Assembling the most advantageous team composition requires information about the game. Knowing who counters who and understanding the strengths and weaknesses of different champions all require extensive experience and knowledge. This extends to actual gameplay itself. Farming, pushing, exchanging, trading, teamfighting, etc all call for your calculations and comprehension. It's hard to lead your team when you simply don't know what to do or how to deal with the situation at hand.
Pro Tip #3: If you understand what you need to do given a certain point and time, you will significantly increase your chances of winning.
In countless many games I've played, players tend to be more focused on kills than anything else. Getting kills are great, but getting an ace doesn't win you the game; destroying the Nexus wins you the game. Lack of understanding is especially transparent in lower ELOs and it becomes easy to systematically crush the enemy team.
Here's an example: It's 20 minutes in and you see the enemy jungler ganking top lane. As a jungler, you are in the mid lane coming from fountain. What should you do? The instinct of many players in this situation would be to head top. Instead, your immediate thought should be dragon. 190 global gold and experience for your team is much bigger than a single kill.

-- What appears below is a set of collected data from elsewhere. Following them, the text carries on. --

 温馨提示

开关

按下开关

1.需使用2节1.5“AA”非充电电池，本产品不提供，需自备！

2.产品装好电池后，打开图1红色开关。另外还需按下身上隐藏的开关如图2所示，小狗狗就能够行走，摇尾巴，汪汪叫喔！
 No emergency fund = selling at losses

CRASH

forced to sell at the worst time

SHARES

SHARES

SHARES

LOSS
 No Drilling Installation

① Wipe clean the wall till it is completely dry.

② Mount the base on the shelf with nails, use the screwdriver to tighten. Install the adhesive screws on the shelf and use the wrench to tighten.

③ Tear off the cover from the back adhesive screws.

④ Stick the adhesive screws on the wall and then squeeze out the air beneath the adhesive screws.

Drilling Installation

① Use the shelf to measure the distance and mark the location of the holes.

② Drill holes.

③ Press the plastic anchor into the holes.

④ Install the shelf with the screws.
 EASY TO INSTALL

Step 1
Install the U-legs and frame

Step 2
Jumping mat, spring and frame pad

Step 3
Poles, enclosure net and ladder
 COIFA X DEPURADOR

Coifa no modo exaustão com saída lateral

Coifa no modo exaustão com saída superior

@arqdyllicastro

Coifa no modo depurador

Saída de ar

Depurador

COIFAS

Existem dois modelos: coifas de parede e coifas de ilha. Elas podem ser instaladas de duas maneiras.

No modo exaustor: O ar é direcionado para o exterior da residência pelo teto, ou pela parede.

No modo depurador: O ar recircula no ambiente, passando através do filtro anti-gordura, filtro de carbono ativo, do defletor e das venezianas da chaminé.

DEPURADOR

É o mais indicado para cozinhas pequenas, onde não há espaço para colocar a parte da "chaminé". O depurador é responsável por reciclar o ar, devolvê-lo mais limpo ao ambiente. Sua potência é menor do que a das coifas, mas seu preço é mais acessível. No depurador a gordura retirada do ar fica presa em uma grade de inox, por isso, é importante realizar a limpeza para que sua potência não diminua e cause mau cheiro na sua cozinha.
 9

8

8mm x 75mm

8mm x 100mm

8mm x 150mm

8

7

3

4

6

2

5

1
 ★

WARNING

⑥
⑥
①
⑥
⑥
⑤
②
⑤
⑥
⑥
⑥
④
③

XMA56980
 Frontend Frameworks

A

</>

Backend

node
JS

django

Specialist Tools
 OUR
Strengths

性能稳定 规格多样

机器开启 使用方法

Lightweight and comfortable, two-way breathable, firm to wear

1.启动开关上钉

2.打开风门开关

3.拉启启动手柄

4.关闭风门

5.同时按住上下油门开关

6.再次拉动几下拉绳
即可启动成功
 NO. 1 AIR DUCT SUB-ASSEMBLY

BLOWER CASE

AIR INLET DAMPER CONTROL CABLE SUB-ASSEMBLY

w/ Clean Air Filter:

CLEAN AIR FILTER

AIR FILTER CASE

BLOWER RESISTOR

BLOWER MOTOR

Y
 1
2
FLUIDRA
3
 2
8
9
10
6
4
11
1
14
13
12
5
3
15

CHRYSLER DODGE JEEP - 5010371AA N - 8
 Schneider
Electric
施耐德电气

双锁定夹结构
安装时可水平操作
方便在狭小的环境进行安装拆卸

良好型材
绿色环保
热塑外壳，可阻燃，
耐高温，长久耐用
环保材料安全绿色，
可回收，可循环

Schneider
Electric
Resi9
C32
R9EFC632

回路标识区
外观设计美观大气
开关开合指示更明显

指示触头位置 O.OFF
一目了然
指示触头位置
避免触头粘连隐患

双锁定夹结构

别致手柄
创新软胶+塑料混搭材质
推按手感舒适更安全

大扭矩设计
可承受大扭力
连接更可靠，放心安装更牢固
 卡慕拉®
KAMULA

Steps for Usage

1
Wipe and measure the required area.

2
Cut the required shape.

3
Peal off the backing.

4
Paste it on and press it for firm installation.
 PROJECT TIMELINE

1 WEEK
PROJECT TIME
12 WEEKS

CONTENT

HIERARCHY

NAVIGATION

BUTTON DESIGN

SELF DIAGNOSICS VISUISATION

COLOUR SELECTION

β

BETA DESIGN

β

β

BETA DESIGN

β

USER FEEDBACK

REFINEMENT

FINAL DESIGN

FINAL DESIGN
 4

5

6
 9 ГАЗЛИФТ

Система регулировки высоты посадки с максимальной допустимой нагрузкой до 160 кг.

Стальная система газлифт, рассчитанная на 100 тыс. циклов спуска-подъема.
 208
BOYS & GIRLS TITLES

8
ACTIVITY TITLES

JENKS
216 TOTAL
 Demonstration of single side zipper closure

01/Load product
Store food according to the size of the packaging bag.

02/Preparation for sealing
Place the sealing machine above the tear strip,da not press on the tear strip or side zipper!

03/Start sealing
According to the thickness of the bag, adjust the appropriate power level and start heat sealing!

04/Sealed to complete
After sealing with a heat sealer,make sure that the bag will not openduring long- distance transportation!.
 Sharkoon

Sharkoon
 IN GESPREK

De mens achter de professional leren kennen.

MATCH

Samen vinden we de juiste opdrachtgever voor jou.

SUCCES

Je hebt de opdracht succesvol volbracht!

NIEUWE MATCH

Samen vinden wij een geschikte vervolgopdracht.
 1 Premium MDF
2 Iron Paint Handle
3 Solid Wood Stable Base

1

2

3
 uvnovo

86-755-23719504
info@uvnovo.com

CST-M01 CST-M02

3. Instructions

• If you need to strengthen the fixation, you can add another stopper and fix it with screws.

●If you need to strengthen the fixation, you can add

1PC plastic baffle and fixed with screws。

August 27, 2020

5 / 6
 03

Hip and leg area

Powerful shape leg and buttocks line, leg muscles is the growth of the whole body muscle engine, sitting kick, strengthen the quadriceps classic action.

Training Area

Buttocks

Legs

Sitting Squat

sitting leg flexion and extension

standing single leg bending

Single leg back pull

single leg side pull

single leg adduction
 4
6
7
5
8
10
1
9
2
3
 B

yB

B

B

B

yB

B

You should look to force the 4 v 3 and transition to take bot turret.
With knowledge, you can even predict how the enemy will play. As a jungler for my previous team, I knew all jungle times and exactly where each champion was going to gank depending on how the game was going. When I don't have ganks available (wards, too pushed, low hp, etc), I immediately put myself in the enemy jungler's shoes. At this point and time, what would I do if I was him? If you can predict what the enemy can do, you can ping / type to your teammates and prevent possible ganks. Even better, you can prepare a counter gank and turn the tide of a battle.
Here is a (hilarious) clip of me playing Shaco. I time his blue spawn, ward the perimeter, and command my mid to tag along. I predict his escape (not sure why he didn't take the shorter route to turret) and predict his ult.
“To know your Enemy, you must become your Enemy.”- Sun Tzu
COMMON MYTH BUSTED
3. Solo queue ELO doesn't mean anything.
While solo queue ELO might not be 100% indicative of your skill, it is a very large factor in determining your skill level. It may not attest to your level of communication, leadership, or teamwork skills, but it factors in many other attributes. There is a reason why no professional League player is 1200 ELO. Many pros have multiple 2k+ accounts. Their mechanics and understanding of the game have been refined and mastered and their knowledge of the game surpasses ours. Don't be the guy that says, "Solo queue ELO is nothing. I'm 1200 because of my teammates and solo queue is broken." Solo queue is not perfect and it has its flaws, but ultimately, it's reflective of you.